# Problem to work on
Turn the records into a numbered list, starting at the line that contains "Is the pine" and continuing through the end of the records, with blank lines omitted. Do not include the pictures in your answer.

Data listing
★ ★ ★ ★ ★ ★ ★

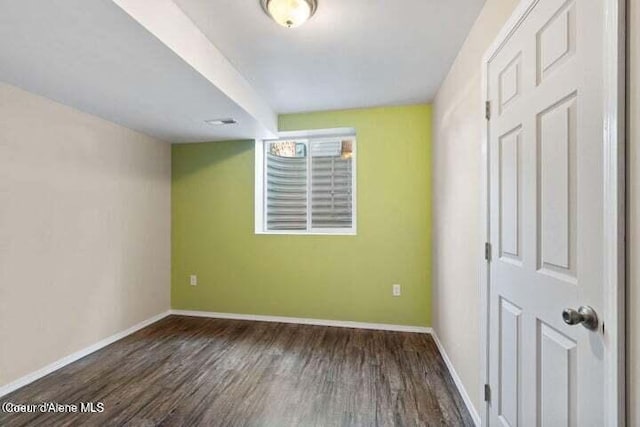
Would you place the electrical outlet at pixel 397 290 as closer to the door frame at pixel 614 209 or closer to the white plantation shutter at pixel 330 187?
the white plantation shutter at pixel 330 187

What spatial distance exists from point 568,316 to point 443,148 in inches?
75.4

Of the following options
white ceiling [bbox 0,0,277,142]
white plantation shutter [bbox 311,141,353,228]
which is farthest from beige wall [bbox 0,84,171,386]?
white plantation shutter [bbox 311,141,353,228]

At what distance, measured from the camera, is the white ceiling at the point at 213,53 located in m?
1.47

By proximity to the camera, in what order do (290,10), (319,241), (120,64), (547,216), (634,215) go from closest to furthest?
1. (634,215)
2. (547,216)
3. (290,10)
4. (120,64)
5. (319,241)

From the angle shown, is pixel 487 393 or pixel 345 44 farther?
pixel 345 44

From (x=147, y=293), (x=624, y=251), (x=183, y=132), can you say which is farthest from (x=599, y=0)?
(x=147, y=293)

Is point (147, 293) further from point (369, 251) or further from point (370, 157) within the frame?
point (370, 157)

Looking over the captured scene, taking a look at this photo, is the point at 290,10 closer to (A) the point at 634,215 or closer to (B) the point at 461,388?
(A) the point at 634,215

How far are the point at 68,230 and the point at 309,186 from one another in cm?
231

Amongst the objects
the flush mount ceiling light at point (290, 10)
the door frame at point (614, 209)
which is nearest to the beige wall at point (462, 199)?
the door frame at point (614, 209)

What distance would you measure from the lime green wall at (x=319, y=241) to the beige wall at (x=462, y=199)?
Answer: 15.4 inches

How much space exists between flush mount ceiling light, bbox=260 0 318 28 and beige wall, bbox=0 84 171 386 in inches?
76.2

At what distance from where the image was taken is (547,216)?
1.10 meters

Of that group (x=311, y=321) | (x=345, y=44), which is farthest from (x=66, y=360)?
(x=345, y=44)
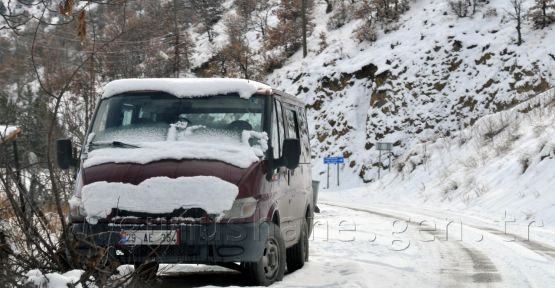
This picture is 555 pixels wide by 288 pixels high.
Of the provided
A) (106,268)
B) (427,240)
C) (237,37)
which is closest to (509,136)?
(427,240)

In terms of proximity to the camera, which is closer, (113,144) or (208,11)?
(113,144)

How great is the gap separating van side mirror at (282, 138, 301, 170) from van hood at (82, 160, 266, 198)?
567 mm

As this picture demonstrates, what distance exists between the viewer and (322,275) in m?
7.68

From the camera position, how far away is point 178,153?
6543 mm

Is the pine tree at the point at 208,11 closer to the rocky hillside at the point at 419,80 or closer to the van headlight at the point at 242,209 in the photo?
the rocky hillside at the point at 419,80

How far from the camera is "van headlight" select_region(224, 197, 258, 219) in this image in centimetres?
619

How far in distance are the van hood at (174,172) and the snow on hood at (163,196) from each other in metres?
0.07

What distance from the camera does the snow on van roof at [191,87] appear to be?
24.0ft

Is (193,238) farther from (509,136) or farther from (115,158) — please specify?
(509,136)

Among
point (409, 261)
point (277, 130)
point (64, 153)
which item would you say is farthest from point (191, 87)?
point (409, 261)

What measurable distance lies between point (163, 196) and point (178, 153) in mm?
522

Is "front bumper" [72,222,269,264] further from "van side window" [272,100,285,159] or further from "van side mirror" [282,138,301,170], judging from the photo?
"van side window" [272,100,285,159]

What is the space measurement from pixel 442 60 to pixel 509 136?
15.1 m

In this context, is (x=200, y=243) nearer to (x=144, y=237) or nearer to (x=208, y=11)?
(x=144, y=237)
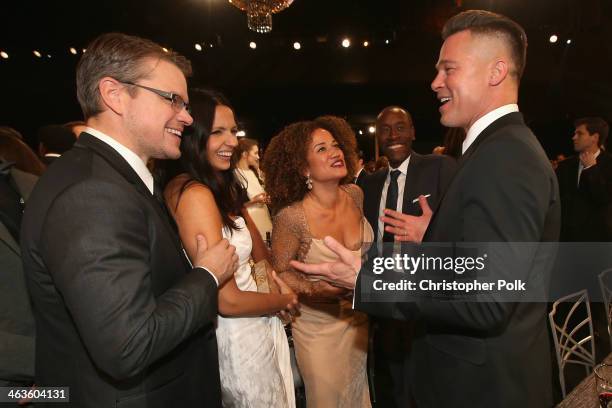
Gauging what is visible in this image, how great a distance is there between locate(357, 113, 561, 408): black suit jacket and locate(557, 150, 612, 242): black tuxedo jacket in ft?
11.9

★ ★ ★ ★ ★ ★ ★

# Solution for this exercise
1. Is the pine tree at the point at 208,11 closer to the rocky hillside at the point at 419,80 or closer to the van headlight at the point at 242,209 in the photo?
2. the rocky hillside at the point at 419,80
3. How far from the camera is "van headlight" select_region(224, 197, 258, 219) in this image in centimetres?
4. 619
5. How far in distance are the van hood at (174,172) and the snow on hood at (163,196) from each other in metres?
6. 0.07
7. What distance from the camera does the snow on van roof at [191,87] appear to be?
8. 24.0ft
9. Is (193,238) farther from (509,136) or farther from (115,158) — please specify?
10. (509,136)
11. Among
12. point (409, 261)
13. point (277, 130)
14. point (64, 153)
15. which item would you say is farthest from point (191, 87)?
16. point (409, 261)
17. What measurable distance lies between point (163, 196) and point (178, 153) in mm?
18. 522
19. Is "front bumper" [72,222,269,264] further from "van side window" [272,100,285,159] or further from "van side mirror" [282,138,301,170], judging from the photo?
20. "van side window" [272,100,285,159]
21. What is the space measurement from pixel 442 60 to pixel 509 136?
22. 15.1 m
23. In this context, is (x=200, y=243) nearer to (x=144, y=237) or nearer to (x=208, y=11)?
24. (x=144, y=237)
25. Gauging what is visible in this image, how great a distance is there between locate(357, 113, 561, 408): black suit jacket and locate(557, 150, 612, 242): black tuxedo jacket in ft?
26. 11.9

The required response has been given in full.